::: PAGE EXCERPT :::
This is stunningly outrageous. As Dragon has proven for over a decade, it is absolutely unnecessary to send all your voice data off your machine to obtain premier performance. Such a scheme adds delay and bandwidth cost with no apparent benefit to the task. I dare say, Apple’s suggested concept is dubious: do they propose to build a library of all the speech patterns in the world? And by when? And are my voice and personal relationships to my Address Book—oh, sorry, I forgot it is Apple’s Address Book—so critical to their success that they have to steal my voice? They don’t have enough different voices among their 47,000 U.S. employees to tune their transcription? Nor within millions of recorded Support calls? Nor internationally? Nor among their legions of alpha-test partners? Seriously? My real-time input is that important to the viability of Apple’s adaptive dictation? Wow. Then it seems Apple should pay me for using iCloud.

Apple ‘geniuses’—as you so modestly redefine language to falsely elevate yourselves—I don’t actually need my dictation optimized for the entire U.S. population nor the world. After twenty years of this nonsense I simply want Macintosh to transcribe adaptively using a program that you can update periodically like any others—and that doesn’t interrupt my time nor compromise my privacy with espionage! I’m in this game: I exactly predicted iTunes Match. For that matter, I was the first to put sound on Intel processors, in 1993. But this dictation architecture is an idea so bizarre, so off-the-wall that I would not have thought it even a remotely reasonable solution, when you are already holding a so-called supercomputer with 32 Gb minimum in your hand. Why on earth would you invoke a network for a job that needs to be fast and local, and for which superabundant processing resources and software already exist?

It seems to me that if they cared at all for our security, real geniuses would have figured out a more efficient way to tweak their Nuance-supplied (Dragon) software than entailing the constant overhead of shipping millions of voice files to Cupertino. After all, the same technology ran on Windows/Intel standalone. Doesn’t it make you kind of wonder why they—no, you—would pay so much to store all of this voice material indefinitely? They must think your junk is quite valuable—though the resulting daily customizations on your behalf can not be much more than parametric adjustments as easily made locally by Dragon software with a downloaded model. And if they cared at all for our security, real geniuses might even be able to design a simple, non-threatening correction interface that likely would not confuse us any more than their arbitrary interface changes to justify system releases. Tellingly, of course none of this requires anything resembling true genius, just honesty and sincerity. Yet Apple doesn’t think we deserve even a simple disclosing dialog box. They may or may not be legally covered, but they are now ethically bared.
::: GIVEN RECORDS :::
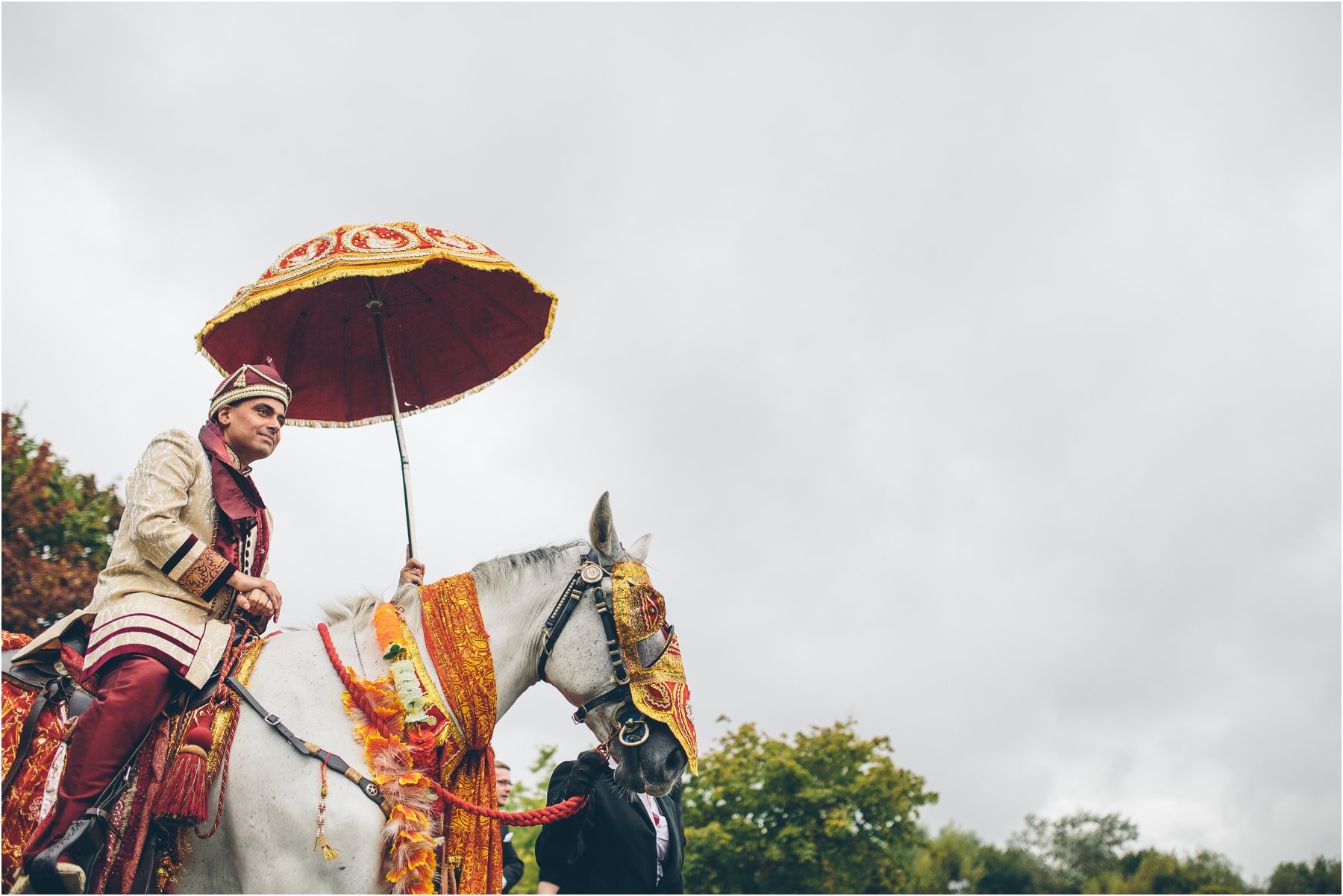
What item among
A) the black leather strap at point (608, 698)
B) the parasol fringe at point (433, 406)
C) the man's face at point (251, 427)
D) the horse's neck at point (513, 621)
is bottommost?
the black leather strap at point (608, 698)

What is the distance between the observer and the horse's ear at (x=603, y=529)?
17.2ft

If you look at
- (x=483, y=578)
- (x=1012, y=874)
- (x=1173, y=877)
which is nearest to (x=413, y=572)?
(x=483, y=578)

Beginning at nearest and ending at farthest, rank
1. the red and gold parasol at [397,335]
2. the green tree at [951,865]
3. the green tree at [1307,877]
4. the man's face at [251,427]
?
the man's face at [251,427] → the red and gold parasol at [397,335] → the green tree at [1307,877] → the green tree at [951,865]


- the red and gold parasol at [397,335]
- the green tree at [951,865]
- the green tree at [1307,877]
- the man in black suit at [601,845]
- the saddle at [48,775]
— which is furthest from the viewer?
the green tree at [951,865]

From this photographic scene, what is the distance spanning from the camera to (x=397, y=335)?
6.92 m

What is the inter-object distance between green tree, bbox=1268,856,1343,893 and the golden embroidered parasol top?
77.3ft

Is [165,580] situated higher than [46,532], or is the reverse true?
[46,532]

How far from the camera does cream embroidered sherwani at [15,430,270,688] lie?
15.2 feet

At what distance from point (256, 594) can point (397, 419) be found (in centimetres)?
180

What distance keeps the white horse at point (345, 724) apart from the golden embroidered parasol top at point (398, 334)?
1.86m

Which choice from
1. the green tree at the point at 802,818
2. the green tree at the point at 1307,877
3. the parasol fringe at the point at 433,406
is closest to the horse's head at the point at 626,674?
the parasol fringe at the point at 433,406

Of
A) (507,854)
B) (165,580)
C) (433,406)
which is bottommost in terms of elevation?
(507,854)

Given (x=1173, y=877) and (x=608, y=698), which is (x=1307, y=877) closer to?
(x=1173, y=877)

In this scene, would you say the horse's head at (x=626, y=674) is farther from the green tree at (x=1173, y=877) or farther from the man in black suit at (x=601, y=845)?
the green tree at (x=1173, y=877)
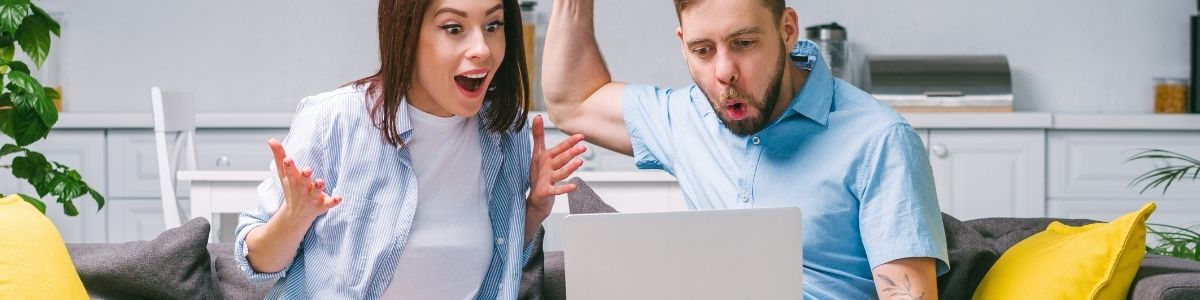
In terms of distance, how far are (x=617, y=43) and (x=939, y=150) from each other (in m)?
:::
::: GIVEN RECORDS :::
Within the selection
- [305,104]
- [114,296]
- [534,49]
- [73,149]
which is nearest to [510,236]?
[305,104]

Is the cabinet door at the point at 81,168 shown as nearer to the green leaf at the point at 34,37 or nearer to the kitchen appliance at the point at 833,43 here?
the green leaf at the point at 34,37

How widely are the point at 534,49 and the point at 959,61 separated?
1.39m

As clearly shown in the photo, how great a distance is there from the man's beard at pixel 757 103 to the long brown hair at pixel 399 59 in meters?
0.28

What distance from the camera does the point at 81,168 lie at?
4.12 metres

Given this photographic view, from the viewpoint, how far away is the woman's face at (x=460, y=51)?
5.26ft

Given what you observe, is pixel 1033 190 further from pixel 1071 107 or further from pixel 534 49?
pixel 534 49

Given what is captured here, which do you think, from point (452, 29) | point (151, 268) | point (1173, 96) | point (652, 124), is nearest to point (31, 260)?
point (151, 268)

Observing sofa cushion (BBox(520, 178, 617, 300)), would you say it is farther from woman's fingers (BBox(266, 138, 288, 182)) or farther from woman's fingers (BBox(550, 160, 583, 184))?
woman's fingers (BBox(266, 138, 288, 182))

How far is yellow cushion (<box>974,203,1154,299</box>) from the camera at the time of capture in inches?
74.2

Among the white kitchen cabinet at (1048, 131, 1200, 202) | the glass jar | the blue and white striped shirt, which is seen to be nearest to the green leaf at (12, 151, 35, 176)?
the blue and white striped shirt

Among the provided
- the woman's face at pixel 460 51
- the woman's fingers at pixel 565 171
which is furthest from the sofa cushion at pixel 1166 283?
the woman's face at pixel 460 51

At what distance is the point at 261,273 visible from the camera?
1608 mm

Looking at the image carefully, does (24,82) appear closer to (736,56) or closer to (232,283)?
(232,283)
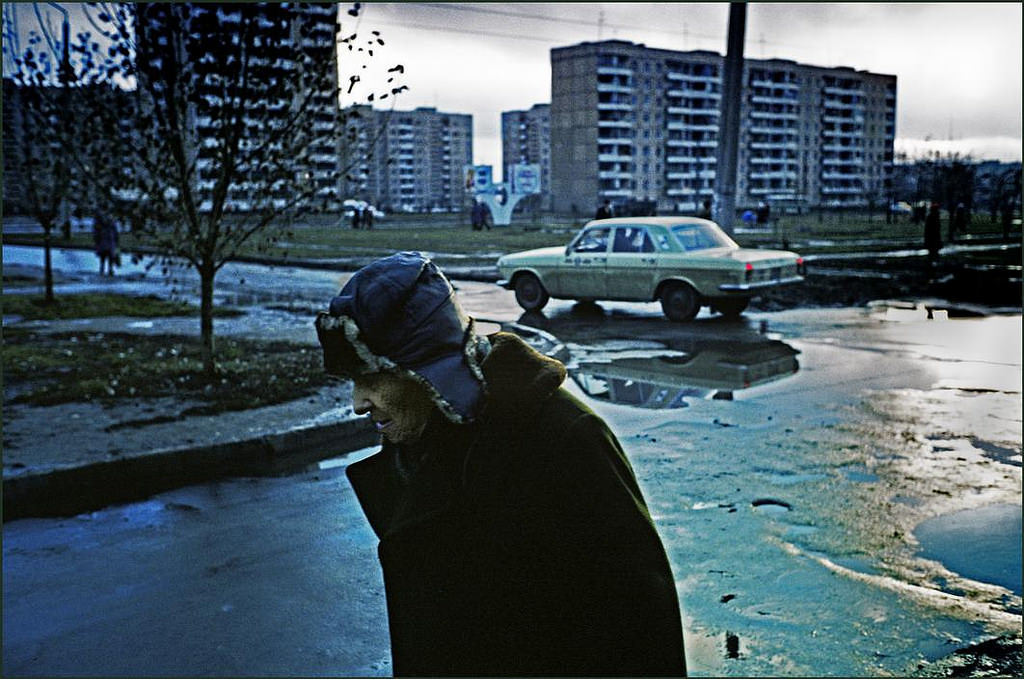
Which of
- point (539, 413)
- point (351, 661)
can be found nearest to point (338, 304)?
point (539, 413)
:::
::: GIVEN RECORDS :::
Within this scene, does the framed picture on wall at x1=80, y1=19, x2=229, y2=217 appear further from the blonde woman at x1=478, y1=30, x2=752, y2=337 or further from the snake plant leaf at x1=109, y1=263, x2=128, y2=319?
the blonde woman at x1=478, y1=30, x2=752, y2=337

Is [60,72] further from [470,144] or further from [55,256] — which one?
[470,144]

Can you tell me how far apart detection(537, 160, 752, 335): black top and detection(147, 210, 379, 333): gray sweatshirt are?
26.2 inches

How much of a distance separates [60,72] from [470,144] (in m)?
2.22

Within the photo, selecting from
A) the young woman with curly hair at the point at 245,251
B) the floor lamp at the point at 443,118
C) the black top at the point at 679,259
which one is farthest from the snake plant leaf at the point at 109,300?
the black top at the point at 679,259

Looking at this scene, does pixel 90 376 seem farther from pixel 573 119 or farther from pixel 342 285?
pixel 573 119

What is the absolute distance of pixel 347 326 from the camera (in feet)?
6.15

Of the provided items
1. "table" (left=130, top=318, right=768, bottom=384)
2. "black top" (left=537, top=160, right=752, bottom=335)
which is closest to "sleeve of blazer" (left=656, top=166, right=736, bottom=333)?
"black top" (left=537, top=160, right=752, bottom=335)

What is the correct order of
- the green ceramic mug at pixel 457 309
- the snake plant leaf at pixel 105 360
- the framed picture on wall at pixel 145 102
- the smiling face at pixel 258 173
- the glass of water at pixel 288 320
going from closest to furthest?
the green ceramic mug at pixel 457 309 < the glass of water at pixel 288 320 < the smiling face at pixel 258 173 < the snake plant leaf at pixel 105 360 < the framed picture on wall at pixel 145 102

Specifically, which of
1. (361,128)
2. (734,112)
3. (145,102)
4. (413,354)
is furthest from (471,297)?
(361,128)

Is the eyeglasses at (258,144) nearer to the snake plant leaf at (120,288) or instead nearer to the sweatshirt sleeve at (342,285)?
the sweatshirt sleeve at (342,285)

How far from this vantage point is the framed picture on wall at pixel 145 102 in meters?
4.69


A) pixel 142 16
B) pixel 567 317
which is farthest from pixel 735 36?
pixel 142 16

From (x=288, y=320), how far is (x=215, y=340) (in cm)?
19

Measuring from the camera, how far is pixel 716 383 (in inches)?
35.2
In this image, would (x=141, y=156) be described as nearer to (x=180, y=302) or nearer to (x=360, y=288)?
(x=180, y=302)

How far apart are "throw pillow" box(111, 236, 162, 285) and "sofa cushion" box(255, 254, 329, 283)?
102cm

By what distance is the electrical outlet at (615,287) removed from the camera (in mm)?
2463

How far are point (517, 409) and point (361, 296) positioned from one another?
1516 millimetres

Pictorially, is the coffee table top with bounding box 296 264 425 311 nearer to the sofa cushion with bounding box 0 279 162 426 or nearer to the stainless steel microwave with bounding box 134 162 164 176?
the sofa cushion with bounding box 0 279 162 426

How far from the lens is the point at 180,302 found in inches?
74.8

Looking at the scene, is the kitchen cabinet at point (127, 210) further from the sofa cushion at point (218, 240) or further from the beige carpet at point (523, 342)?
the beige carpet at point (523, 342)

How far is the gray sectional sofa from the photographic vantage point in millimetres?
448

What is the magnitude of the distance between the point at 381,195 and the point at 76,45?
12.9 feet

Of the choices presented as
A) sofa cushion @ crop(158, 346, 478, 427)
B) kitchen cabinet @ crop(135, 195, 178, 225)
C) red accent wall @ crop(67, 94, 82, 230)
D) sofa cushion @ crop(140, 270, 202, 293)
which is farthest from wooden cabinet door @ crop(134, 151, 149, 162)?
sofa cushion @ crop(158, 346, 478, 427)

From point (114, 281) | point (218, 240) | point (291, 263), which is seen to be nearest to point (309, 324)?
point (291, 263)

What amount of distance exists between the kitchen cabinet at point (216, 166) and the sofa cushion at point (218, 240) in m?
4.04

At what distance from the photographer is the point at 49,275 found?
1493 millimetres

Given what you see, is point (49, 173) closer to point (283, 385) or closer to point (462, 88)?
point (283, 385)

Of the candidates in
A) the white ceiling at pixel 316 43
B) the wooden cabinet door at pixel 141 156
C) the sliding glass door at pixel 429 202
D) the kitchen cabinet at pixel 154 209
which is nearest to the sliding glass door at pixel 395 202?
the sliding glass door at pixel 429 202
:::
GIVEN EXERCISE 1: In the piece on Apple's dictation, why does the author say sending all voice data off the machine is unnecessary? Answer in one to three sentences.
GIVEN EXERCISE 2: Carry on the piece about Apple's dictation from its last sentence.
The data above is separate material, unrelated to the piece on Apple's dictation.

TASK RESULT 1: Dragon has shown for more than a decade that premier performance is possible without sending voice data off the machine. Sending it adds delay and bandwidth cost and brings no apparent benefit to the task.

TASK RESULT 2:
The parsimonious explanation for the indignities we are instead dealt by this strategy is most credible: profit. Computing is only incidental to Apple’s future business: marketing demographics. Apple is selling dictation that does not work unless you tell them everything. All your thoughts, business agreements, inventions, all your emails, pillow talk, everything. Voice memos. Bookmarks. All of your information. Captured in their formats, such as the only allowed predictably-searchable Pages, Numbers, and Keynote documents. Siri operations revealing real-time trends. Photostreamed images and videos of your family and friends openly subject to facial recognition which you obediently supply through iPhoto. They want it all. All of you and yours. In your cloud. Or their cloud. Whatever. They really prefer you no longer bother to ask for respect for your life and property: the distinction is now moot. You are for resale. Period.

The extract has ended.